(Records of spatial reasoning questions)
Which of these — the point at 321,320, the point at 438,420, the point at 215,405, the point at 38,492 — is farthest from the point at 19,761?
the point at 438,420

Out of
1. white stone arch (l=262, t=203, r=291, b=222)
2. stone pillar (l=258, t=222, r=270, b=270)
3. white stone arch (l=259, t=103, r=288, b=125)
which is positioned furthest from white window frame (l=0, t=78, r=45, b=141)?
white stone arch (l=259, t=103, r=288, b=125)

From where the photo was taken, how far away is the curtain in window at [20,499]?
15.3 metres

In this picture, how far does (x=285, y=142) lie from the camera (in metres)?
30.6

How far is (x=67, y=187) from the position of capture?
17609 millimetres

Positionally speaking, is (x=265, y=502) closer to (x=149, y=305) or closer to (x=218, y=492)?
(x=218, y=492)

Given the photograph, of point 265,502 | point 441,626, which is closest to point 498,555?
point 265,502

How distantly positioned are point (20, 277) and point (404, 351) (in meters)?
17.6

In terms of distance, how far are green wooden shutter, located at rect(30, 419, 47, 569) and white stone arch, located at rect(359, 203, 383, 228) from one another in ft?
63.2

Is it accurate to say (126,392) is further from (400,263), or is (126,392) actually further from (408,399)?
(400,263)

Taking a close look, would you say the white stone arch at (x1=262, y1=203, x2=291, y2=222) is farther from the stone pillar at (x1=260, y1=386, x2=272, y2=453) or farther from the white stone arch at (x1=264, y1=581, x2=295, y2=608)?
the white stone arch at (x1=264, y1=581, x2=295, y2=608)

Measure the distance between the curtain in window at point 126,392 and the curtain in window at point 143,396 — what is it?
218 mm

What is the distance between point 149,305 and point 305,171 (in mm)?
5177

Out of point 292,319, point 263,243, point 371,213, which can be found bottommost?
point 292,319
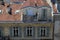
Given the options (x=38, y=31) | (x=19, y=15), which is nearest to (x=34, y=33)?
(x=38, y=31)

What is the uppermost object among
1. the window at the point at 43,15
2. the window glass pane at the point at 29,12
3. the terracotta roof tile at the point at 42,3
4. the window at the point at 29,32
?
the terracotta roof tile at the point at 42,3

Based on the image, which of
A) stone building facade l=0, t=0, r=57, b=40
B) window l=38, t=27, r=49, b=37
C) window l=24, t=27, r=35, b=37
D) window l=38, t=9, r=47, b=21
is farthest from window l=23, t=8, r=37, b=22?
window l=38, t=27, r=49, b=37

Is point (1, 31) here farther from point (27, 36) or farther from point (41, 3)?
point (41, 3)

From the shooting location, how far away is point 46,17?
88.1 feet

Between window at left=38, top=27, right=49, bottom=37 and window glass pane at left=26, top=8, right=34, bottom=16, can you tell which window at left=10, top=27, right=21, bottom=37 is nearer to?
window glass pane at left=26, top=8, right=34, bottom=16

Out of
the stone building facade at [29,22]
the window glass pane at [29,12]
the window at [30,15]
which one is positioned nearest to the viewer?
the stone building facade at [29,22]

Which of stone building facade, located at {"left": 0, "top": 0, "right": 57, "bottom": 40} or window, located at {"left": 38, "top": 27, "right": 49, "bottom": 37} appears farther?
window, located at {"left": 38, "top": 27, "right": 49, "bottom": 37}

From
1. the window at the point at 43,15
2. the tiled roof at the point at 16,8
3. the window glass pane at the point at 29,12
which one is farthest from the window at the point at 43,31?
the tiled roof at the point at 16,8

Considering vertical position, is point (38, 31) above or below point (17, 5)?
below

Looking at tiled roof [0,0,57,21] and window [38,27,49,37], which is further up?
tiled roof [0,0,57,21]

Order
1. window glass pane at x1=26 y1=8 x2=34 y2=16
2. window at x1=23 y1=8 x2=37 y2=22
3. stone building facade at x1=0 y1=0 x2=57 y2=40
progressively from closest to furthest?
stone building facade at x1=0 y1=0 x2=57 y2=40 → window at x1=23 y1=8 x2=37 y2=22 → window glass pane at x1=26 y1=8 x2=34 y2=16

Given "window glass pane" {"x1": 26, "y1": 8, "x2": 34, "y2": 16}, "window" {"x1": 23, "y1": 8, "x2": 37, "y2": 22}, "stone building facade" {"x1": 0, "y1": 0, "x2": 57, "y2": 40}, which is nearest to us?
"stone building facade" {"x1": 0, "y1": 0, "x2": 57, "y2": 40}

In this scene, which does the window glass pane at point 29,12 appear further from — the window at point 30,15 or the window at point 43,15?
the window at point 43,15

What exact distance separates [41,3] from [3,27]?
3.89 metres
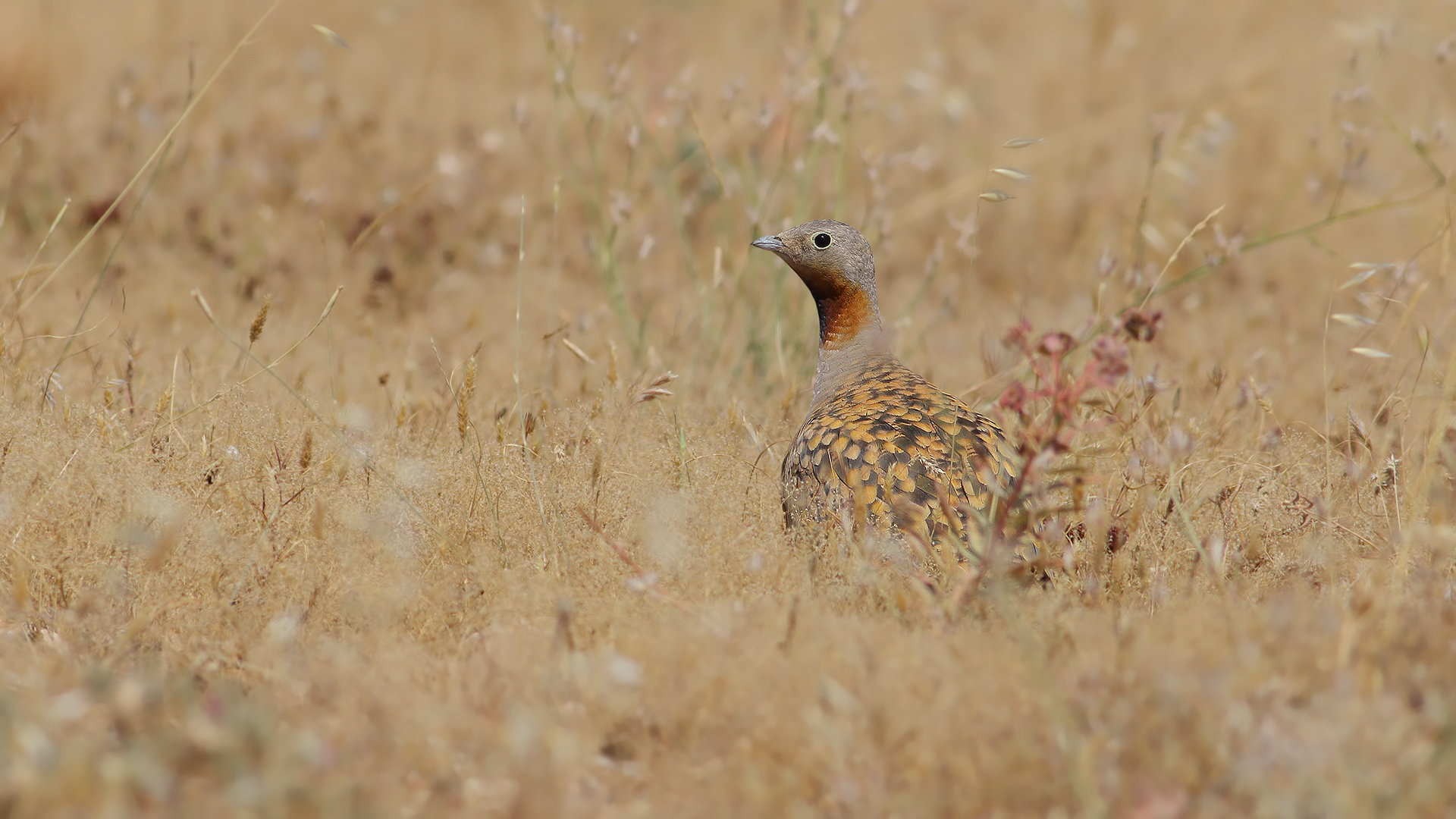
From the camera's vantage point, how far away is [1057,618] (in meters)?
2.81

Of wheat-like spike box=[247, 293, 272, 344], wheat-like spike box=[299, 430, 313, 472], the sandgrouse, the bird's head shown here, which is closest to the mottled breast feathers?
the sandgrouse

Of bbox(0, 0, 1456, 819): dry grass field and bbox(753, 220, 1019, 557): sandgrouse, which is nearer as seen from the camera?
bbox(0, 0, 1456, 819): dry grass field

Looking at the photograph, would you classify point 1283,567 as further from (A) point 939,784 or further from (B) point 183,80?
(B) point 183,80

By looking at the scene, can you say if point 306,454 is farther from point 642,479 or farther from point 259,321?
point 642,479

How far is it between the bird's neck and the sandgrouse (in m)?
0.11

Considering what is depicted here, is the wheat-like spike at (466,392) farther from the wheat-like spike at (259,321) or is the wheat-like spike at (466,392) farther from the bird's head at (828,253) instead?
the bird's head at (828,253)

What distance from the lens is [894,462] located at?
376 cm

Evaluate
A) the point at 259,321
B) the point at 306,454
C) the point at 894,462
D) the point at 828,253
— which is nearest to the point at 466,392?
the point at 306,454

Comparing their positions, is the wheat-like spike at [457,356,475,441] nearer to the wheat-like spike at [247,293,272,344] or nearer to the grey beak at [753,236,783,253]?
the wheat-like spike at [247,293,272,344]

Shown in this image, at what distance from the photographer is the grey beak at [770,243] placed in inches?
193

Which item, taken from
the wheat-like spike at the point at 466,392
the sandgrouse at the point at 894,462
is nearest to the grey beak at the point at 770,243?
the sandgrouse at the point at 894,462

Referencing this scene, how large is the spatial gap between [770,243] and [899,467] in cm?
149

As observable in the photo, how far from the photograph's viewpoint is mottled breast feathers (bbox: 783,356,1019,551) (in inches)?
141

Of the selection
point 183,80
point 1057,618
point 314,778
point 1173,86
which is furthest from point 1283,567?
point 183,80
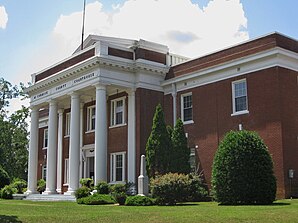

(What this task involves)
Lay out the lines as a Markdown table with the columns Row and Line, starting at the line containing "From the shooting" and continuing through the line containing "stone building facade at x1=0 y1=0 x2=57 y2=40 →", both included. Omit blank lines and number the rows in order.

(Result for this task)
| Row | Line |
|---|---|
| 1 | From the shooting location, how far away is point 46,17? |
| 2 | 88.1 feet |
| 3 | Between window at left=38, top=27, right=49, bottom=37 and window glass pane at left=26, top=8, right=34, bottom=16, can you tell which window at left=10, top=27, right=21, bottom=37 is nearer to? |
| 4 | window glass pane at left=26, top=8, right=34, bottom=16 |
| 5 | Out of |
| 6 | the stone building facade at [29,22] |
| 7 | the window glass pane at [29,12] |
| 8 | the window at [30,15] |
| 9 | which one is positioned nearest to the viewer? |
| 10 | the stone building facade at [29,22] |
| 11 | Which of stone building facade, located at {"left": 0, "top": 0, "right": 57, "bottom": 40} or window, located at {"left": 38, "top": 27, "right": 49, "bottom": 37} appears farther? |
| 12 | window, located at {"left": 38, "top": 27, "right": 49, "bottom": 37} |
| 13 | From |
| 14 | 1. the window at the point at 43,15 |
| 15 | 2. the tiled roof at the point at 16,8 |
| 16 | 3. the window glass pane at the point at 29,12 |
| 17 | which one is farthest from the window at the point at 43,31? |
| 18 | the tiled roof at the point at 16,8 |
| 19 | Considering vertical position, is point (38, 31) above or below point (17, 5)? |
| 20 | below |
| 21 | Looking at tiled roof [0,0,57,21] and window [38,27,49,37], which is further up? |
| 22 | tiled roof [0,0,57,21] |
| 23 | Order |
| 24 | 1. window glass pane at x1=26 y1=8 x2=34 y2=16 |
| 25 | 2. window at x1=23 y1=8 x2=37 y2=22 |
| 26 | 3. stone building facade at x1=0 y1=0 x2=57 y2=40 |
| 27 | progressively from closest to furthest? |
| 28 | stone building facade at x1=0 y1=0 x2=57 y2=40 → window at x1=23 y1=8 x2=37 y2=22 → window glass pane at x1=26 y1=8 x2=34 y2=16 |